I leaned to the side; the pain pulsing in every muscle along my arm. I lost my grip on the sword, and it clattered to the floor.
“And in one swing, our mighty hero has fallen.” The queen took a long breath, smirked, and spun on her heel toward Bella. “If I cannot take what I want by the ways I have been taught, I shall create new ones. The hole has begun! The power can be siphoned!”
She stood in front of a pinprick of a hole in the purple crystal, held the blade high, and shoved the red light into the hole. The blackness spiraled and then shot at the hole. A blast of energy shot out from the crystal, sending the queen flying backward and smacking against the cavern walls. She slumped to the ground, her head leaning to one side.
I winced, stood, and watched as the blackness seeped out of the purple crystal and fused with a swirling ball of red electric light.
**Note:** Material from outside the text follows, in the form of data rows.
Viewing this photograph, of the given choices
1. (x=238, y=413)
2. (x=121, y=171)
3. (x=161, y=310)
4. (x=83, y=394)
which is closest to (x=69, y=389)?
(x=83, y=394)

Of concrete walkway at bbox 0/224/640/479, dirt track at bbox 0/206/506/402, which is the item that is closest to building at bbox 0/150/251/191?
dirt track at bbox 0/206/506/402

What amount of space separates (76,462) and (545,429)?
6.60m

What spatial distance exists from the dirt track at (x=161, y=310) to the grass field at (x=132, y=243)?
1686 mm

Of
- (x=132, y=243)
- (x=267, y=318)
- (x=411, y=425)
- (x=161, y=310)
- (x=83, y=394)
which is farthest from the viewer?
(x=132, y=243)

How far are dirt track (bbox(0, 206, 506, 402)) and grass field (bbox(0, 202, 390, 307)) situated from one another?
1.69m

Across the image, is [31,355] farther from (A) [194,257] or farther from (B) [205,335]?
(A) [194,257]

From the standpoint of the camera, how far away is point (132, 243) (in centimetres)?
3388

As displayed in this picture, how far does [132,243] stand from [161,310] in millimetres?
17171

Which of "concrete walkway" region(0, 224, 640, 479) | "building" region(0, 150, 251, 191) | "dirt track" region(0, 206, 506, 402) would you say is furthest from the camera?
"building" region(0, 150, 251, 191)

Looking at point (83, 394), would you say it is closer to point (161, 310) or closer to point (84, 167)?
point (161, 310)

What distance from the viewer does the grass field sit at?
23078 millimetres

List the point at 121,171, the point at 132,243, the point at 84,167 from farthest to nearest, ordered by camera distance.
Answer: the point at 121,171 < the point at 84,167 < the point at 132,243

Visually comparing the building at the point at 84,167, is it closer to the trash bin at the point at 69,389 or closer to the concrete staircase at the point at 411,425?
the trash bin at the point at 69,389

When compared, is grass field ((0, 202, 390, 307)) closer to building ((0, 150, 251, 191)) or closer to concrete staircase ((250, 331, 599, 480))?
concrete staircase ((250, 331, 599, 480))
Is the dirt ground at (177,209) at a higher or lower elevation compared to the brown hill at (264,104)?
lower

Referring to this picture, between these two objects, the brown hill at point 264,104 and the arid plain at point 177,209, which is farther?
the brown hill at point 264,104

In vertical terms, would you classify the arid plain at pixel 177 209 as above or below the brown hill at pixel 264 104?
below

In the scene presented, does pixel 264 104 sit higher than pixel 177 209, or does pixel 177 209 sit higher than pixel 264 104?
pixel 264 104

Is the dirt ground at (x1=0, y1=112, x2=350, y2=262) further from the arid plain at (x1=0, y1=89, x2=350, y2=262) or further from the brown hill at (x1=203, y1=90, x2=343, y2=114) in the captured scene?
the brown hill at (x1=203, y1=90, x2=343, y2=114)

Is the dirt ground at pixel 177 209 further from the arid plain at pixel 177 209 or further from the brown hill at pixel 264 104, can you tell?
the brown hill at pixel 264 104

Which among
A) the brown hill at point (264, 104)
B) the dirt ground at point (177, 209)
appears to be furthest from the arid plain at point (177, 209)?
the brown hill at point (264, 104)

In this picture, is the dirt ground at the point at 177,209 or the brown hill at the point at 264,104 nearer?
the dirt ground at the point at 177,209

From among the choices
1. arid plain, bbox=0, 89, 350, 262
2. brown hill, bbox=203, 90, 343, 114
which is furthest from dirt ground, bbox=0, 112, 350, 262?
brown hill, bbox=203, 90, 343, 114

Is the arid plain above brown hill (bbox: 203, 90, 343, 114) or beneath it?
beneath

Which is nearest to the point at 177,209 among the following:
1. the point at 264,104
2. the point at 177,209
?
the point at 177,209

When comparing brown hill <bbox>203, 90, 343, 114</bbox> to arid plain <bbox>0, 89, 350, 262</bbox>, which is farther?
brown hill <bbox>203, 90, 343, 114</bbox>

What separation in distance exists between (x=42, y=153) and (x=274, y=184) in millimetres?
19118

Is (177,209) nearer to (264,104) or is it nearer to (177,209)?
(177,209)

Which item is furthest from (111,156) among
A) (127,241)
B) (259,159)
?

A foot emerged from the light, red and crackling with lightning, and the size of a horse. It smashed into the floor, three long talons digging into the stone and cracking it. Another foot slid out and landed. The ball of light slowly rose, forming into the outline of a red torso with large, muscular arms with claws for fingers. Wings sprouted from the back of the giant figure, and then the face of a dragon formed at the top, red smoke billowing from its mouth. Its golden-white eyes shot open and narrowed, focusing in on me.
A deep, rumbling laugh shook the entire cavern. And then a growling voice, like stone pillars sliding past each other in the night, erupted from the mouth of the beast. “At last . . . I am freed.” The beast turned around with a stomp and faced the purple crystal, running a massive claw over the top of it. “I am sorry, my brethren that thou couldst not join me. But I trust thou wilt leave me to rule these desolate islands in thy stead!”
I stumbled back, staring at the creature.
“Impossible . . .” the queen breathed. She slid a small leather journal from a deep pocket in her gown and rushed through the pages. Her sharp fingernail stabbed a page. “The Ancients were bound! Bound!” She pushed off from the wall and grabbed a spear. The queen hurled it at the beast. The spear passed through the creature, not leaving even a mark as it clattered against the rocks. The queen backed against the stone walls, head swaying between me and the beast.
It leaned over and picked up the queen with two claws, dangling her in the air. “Foolish mortal. Believing thou couldst harness the power of ancient evil. I shall never be devoured!”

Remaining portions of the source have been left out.